Comparing the RBO and CBO

There are two optimizers within the Oracle RDBMS. Both produce execution plans.  The rule-based optimizer (RBO) is the original optimizer to the Oracle database.  The cost-based optimizer (CBO) originated back in Oracle7 but became more popular as databases increased in size.

  • RBO follows a set of rules mostly based on indexes and types of indexes.
  • CBO uses statistics and math to make an educated guess at the lowest cost.  CBO processes multiple iterations of explain plans (called permutations).  CBO picks the one with the overall lowest cost.

Oracle gives the CBO a SQL statement and gets cost numbers and an execution plan back.  Oracle then shuffles the code, trying different combinations of tables and where clause predicates in an attempt to find the lowest overall cost.  The SQL with the lowest cost is perceived to be the fastest executing SQL.

CBO: processes regular queries looking for the overall lowest cost.

CBO: partitioned queries look for the fastest elapse time.

The RBO produced an execution plan with a single pass of the SQL text.  The time spent hard parsing was not the issue back in the day.  The library cache was smaller and maintaining a high hit ratio of the SQL that had been hard parsed was more of the issue.

The CBO takes longer to hard parse so it is a good practice to use bind variables and other coding techniques to help Oracle find the SQL from prior executions rather than performing this hard parse task for every submitted SQL.

The CBO is a single code set that takes a SQL statement in and returns an execution plan and cost numbers.

The cost number on statement id 0 is the overall cost of the SQL being processed.  It is this overall cost number that is compared to the additional cost numbers from the prior permutation.  If the new overall cost is lower, the prior permutation is discarded and the current permutation becomes the ‘lowest cost’ SQL.  This process is repeated until Oracle is satisfied that it has tried all combinations of tables and where clause predicates available including trying all three join types (if there are more than one table listed in the SQL).

Query transformations introduced in Oracle 9i

In addition to the code shuffling of the permutations, Oracle9i introduced query transformations or more aggressive internal rewrites of the SQL.

Oracle10g improved on these query transformations looking for the one that has the lowest overall cost.

Oracle does this as part of the permutation process searching for combinations of the SQL that will produce the lowest over all CBO cost.

The types of additional transformations that Oracle9i+ now performs include:

  • Complex view merging (converts views to joins)
  • Subquery unnesting (converts subqueries to inline views)
  • Join predicate push down (moves WHERE clause predicates into subquery)

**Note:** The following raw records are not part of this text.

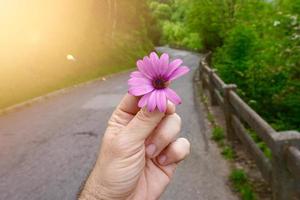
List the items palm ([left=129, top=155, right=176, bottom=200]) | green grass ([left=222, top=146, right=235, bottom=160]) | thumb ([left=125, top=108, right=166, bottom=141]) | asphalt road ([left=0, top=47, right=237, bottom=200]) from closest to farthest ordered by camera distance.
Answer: thumb ([left=125, top=108, right=166, bottom=141]), palm ([left=129, top=155, right=176, bottom=200]), asphalt road ([left=0, top=47, right=237, bottom=200]), green grass ([left=222, top=146, right=235, bottom=160])

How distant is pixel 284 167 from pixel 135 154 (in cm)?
322

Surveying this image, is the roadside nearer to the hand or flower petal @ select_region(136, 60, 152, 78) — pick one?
the hand

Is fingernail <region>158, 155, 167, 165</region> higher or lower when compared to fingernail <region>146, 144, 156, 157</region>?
lower

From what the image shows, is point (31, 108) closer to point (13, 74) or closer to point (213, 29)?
point (13, 74)

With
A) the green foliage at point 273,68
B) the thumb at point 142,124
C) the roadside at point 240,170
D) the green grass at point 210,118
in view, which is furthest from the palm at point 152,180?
the green grass at point 210,118

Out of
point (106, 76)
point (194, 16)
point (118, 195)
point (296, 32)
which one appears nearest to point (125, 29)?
point (194, 16)

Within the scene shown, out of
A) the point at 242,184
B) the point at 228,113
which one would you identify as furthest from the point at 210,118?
the point at 242,184

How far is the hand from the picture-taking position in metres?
1.62

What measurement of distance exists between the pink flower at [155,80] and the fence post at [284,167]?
3496mm

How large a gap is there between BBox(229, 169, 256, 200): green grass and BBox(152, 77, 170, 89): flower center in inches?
199

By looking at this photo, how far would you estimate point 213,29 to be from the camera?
136 feet

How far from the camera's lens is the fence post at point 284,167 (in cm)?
450

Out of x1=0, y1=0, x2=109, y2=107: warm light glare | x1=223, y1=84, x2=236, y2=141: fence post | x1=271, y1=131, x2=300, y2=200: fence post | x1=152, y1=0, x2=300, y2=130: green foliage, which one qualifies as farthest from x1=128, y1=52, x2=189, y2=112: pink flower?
x1=0, y1=0, x2=109, y2=107: warm light glare

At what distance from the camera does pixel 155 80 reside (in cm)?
124
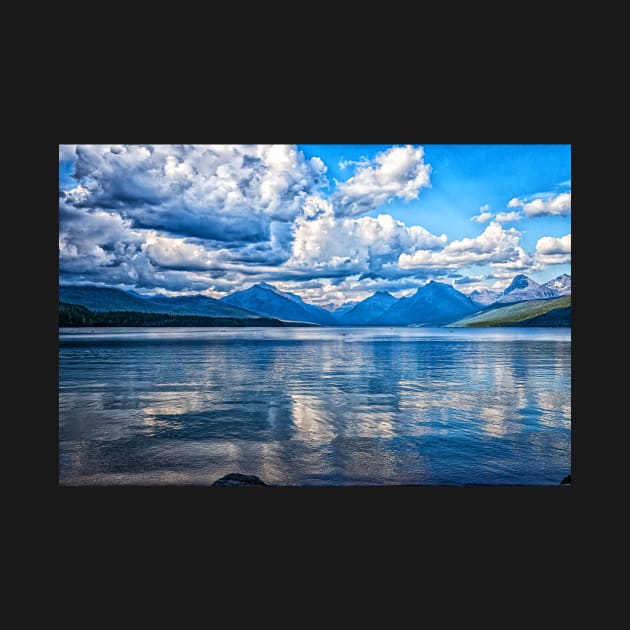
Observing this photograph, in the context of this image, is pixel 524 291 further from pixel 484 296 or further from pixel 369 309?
pixel 369 309

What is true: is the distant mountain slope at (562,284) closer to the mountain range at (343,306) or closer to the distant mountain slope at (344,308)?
the mountain range at (343,306)

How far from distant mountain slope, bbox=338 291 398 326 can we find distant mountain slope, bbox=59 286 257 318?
337cm

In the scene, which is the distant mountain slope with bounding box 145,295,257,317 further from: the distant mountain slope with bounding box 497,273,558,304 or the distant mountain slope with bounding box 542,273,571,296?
the distant mountain slope with bounding box 542,273,571,296

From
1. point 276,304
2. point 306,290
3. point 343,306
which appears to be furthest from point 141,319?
point 343,306

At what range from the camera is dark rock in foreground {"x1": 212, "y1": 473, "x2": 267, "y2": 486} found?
40.0ft

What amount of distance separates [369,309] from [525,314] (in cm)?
570

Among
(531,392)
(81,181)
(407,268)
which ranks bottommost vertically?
(531,392)

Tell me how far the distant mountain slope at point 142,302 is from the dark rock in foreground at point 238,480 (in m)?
5.83

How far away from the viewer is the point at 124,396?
16.2 meters

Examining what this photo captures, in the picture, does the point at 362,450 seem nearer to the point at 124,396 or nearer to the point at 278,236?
the point at 278,236

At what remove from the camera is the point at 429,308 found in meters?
17.3

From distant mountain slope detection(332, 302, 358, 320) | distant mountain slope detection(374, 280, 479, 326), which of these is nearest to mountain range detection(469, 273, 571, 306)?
distant mountain slope detection(374, 280, 479, 326)

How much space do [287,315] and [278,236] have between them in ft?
9.40

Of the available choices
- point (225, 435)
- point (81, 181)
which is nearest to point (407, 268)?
point (225, 435)
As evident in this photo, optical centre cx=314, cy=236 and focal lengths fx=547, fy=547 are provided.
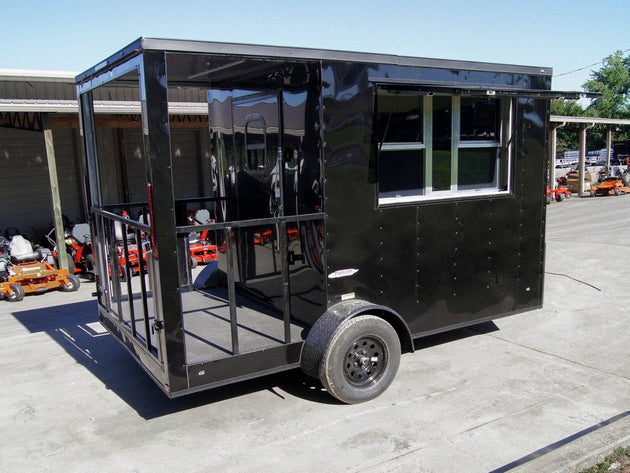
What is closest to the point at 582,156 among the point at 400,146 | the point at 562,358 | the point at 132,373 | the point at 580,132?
the point at 580,132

There are hints to enforce this behavior at each step mentioned or to inhibit the behavior altogether.

Each step of the execution plan produces a result set that is passed to the next step of the plan.  These result sets are like temporary tables that are not visible.  They are not indexed either.

If the next step is a join type, then it becomes the outer table.

The result set that arrives at statement id 0 is the final result of the execution of the SQL and the rows in here are then passed to the cursor area in the user’s program global area.  Their application is alerted that the SQL is done executing and there are rows to be dealt with.